Allen Guelzo observes in his history of the Reformed Episcopal Church that historians of American Episcopalianism are misled by Anglo-Catholicism’s success in establishing “their own vision of Episcopal history, as the single reigning view of the history of the Episcopal Church” (13). It is not, he says, a historical literature rich in self-examination, and h charges that “the easy acceptance of self-congratulation as the primary mode of Episcopal historical discourse has cost Episcopalians an important theological insight into their history,” an insight that will only come by cultivating a Niebuhrian sense of irony (13).
The ironies are ready to hand: “On the one hand, Anglo-Catholicism plunged the Episcopal Church into a world of medievalism, canon law, and prelacy, but at the same time, it allowed the mind of the church to accommodate itself to modernism far more easily than if it had been ruled by the Evangelicals. Similarly, the Anglo-Catholics came to believe that their construction of Anglicanism was irresistible; they did not foresee the strength of the Evangelical resistance, the willingness of one bishop to provoke schism as a response to Anglo-Catholicism, or the ability of the Evangelicals to survive as a movement outside the official boundaries of the Episcopal hierarchy” (14).

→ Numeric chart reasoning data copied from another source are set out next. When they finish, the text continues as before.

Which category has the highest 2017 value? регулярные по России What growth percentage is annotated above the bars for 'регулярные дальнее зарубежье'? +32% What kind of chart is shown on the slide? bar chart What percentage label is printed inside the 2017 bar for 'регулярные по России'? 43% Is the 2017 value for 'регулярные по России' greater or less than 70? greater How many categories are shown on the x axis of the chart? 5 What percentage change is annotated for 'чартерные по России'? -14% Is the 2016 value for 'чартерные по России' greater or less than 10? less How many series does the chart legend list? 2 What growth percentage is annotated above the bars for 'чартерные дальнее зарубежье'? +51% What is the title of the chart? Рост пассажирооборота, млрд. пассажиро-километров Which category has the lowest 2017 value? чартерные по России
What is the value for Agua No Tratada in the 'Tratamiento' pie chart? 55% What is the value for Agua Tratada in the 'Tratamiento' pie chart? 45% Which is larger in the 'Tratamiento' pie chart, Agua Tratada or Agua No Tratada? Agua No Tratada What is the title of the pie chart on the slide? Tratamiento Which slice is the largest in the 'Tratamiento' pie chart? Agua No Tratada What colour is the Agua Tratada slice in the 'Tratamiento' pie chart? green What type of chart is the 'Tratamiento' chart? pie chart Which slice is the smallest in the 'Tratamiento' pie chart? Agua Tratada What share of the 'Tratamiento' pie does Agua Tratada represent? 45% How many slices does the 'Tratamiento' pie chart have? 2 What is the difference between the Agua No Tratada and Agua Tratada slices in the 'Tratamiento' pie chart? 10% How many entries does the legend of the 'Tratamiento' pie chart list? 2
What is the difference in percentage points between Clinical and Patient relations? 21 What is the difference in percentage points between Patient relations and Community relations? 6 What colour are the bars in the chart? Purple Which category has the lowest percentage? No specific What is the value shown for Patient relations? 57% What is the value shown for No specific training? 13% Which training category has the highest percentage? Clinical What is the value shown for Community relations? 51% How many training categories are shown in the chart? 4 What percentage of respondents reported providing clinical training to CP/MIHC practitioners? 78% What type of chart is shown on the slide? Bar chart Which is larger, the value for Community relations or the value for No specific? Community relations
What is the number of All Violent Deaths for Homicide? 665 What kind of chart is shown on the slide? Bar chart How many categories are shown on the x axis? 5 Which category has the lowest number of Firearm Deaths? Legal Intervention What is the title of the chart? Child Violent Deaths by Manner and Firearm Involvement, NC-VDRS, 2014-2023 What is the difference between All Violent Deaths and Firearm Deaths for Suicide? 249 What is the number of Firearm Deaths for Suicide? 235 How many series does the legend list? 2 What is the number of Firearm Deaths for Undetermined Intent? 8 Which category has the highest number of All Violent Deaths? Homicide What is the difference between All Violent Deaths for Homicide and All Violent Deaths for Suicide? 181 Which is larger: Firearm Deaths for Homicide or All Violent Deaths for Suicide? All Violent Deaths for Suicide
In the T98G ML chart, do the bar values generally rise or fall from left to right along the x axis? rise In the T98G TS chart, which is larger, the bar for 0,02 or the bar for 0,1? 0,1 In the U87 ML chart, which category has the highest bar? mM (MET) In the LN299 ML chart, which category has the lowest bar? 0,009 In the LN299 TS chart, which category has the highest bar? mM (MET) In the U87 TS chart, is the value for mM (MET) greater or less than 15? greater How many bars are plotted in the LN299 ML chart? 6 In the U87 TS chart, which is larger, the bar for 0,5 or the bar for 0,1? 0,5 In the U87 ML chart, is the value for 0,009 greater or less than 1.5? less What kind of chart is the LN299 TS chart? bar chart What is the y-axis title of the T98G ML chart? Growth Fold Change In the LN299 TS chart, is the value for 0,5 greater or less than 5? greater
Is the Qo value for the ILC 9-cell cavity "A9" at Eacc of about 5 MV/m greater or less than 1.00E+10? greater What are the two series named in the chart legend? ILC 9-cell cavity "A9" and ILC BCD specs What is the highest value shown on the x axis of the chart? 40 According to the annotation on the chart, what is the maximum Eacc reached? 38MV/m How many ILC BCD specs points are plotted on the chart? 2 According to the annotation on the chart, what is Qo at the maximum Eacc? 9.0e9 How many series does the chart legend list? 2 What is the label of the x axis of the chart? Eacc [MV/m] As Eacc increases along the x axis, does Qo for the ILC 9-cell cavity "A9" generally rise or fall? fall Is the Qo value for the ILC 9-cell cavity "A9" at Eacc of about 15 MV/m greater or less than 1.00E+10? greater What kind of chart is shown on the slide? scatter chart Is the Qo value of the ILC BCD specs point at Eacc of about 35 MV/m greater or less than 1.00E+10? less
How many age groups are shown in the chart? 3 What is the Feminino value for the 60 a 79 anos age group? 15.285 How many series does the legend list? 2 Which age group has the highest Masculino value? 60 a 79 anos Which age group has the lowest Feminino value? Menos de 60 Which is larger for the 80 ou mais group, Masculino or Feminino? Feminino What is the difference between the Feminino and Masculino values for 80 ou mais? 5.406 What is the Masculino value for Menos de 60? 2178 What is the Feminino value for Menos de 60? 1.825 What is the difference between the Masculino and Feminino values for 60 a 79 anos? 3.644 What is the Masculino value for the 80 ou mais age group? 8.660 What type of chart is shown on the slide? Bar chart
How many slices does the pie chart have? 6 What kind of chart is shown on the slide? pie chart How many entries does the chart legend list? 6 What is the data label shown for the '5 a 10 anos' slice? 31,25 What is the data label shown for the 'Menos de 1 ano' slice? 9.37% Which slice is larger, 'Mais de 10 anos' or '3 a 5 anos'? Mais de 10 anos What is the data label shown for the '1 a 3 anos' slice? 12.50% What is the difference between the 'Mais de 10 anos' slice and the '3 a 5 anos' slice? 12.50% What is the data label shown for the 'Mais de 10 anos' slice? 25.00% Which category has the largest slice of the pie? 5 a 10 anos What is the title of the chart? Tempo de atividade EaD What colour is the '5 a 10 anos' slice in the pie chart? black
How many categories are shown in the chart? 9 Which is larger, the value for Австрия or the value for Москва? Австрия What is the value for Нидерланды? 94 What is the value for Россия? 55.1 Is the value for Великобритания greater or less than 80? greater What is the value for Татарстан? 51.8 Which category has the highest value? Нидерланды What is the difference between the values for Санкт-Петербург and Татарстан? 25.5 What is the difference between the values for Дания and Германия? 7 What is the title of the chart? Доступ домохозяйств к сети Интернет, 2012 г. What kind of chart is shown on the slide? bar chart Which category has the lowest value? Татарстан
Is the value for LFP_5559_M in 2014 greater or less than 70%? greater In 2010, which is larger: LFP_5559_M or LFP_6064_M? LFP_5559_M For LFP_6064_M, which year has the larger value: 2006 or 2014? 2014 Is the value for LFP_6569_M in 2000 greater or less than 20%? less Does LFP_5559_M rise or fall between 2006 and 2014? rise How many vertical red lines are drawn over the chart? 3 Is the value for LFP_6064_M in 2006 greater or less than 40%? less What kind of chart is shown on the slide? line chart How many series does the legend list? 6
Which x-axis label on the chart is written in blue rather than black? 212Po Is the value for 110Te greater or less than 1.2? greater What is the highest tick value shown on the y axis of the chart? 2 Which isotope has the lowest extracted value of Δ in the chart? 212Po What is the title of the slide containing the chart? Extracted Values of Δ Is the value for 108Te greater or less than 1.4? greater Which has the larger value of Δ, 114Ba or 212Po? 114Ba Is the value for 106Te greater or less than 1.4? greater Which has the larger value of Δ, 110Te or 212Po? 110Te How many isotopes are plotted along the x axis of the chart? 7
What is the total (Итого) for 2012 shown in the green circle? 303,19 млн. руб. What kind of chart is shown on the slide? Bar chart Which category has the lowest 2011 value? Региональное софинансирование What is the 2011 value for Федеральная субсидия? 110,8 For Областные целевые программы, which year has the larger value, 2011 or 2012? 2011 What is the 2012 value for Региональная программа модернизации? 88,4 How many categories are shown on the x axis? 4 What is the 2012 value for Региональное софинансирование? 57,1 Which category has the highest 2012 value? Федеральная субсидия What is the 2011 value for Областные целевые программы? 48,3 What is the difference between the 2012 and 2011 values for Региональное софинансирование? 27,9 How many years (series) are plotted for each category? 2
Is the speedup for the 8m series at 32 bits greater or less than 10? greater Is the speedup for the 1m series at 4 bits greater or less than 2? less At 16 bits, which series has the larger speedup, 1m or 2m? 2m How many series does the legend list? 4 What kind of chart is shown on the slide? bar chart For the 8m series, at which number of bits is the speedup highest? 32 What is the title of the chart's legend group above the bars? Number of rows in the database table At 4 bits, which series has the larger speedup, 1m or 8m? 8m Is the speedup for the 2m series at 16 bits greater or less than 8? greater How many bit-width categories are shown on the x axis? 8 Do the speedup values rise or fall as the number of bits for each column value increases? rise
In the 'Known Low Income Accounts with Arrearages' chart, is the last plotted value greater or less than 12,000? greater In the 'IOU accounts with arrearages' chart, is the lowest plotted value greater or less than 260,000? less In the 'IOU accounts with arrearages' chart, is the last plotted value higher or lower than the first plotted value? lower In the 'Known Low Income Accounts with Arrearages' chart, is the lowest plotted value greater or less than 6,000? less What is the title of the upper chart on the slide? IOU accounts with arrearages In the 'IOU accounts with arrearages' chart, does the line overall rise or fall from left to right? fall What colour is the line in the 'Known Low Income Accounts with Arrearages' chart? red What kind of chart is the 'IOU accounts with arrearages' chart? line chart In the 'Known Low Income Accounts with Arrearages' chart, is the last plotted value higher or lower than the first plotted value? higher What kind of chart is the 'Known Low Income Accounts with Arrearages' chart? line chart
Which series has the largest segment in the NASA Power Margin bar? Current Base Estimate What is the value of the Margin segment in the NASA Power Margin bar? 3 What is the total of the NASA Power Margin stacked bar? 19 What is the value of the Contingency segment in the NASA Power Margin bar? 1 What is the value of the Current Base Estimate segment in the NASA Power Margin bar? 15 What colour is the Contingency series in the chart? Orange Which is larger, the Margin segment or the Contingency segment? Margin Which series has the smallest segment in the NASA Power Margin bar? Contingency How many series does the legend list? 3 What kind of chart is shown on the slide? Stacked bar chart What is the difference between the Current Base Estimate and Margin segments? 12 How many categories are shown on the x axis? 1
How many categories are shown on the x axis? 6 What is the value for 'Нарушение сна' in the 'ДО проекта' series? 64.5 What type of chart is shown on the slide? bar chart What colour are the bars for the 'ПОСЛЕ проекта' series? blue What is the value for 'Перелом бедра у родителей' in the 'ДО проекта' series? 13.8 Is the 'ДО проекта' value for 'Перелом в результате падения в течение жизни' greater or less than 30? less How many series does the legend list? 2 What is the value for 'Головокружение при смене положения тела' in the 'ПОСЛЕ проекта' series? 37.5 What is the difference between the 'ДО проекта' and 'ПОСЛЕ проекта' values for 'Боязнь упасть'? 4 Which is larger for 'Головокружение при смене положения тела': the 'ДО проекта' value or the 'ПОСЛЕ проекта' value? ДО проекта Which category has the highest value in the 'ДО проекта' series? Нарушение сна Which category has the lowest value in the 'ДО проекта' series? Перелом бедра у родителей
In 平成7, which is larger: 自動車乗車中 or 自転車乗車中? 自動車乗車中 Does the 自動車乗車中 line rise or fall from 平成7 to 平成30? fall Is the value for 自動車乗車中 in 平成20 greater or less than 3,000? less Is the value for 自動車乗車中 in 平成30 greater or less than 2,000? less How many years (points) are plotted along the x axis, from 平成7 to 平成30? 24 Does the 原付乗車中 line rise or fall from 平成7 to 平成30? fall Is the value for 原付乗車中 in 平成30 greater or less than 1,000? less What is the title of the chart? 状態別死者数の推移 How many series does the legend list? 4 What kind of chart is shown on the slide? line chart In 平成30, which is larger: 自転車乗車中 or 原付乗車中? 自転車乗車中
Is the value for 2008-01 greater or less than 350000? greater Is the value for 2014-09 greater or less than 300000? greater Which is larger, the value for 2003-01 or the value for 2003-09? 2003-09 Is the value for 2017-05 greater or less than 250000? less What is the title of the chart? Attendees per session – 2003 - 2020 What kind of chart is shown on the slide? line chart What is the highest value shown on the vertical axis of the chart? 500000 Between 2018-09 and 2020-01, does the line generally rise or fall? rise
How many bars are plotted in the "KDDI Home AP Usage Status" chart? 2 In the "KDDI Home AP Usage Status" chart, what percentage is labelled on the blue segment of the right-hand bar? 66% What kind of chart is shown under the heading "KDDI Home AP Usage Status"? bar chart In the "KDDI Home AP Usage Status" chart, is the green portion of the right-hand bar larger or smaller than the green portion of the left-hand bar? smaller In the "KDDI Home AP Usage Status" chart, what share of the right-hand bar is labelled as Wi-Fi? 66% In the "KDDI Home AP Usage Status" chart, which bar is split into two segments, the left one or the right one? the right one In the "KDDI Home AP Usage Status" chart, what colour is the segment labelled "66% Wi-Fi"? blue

Evangelicals “also thought of themselves as a conservative movement . . . , but as the debates over the prayer book and vestments of the Reformed Episcopal Church amply demonstrate, they were perfectly willing to alter those traditions even as they doggedly announced their intention to preserve them. . . . Although the American religious environment is overpopulated by separatist movements that advertised themselves as movements toward unity, few such movements started out making greater promises to promote ecumenical unity and evangelical brotherhood, and yet became so ingrown and parochial, as the Reformed Episcopalians” (14-15).
Guelzo calls the REC a “sampler of the ironies Martin Marty found typical of American religion at the turn of the century—of conservatives who manage to destroy past legacies, of integrators who only end up promoting fragmentation, of controversialists whose complaints are ignored by the real objects of complaint (in this case, the Episcopal Church) and who instead devote their controversial energies to destroying each other” (15).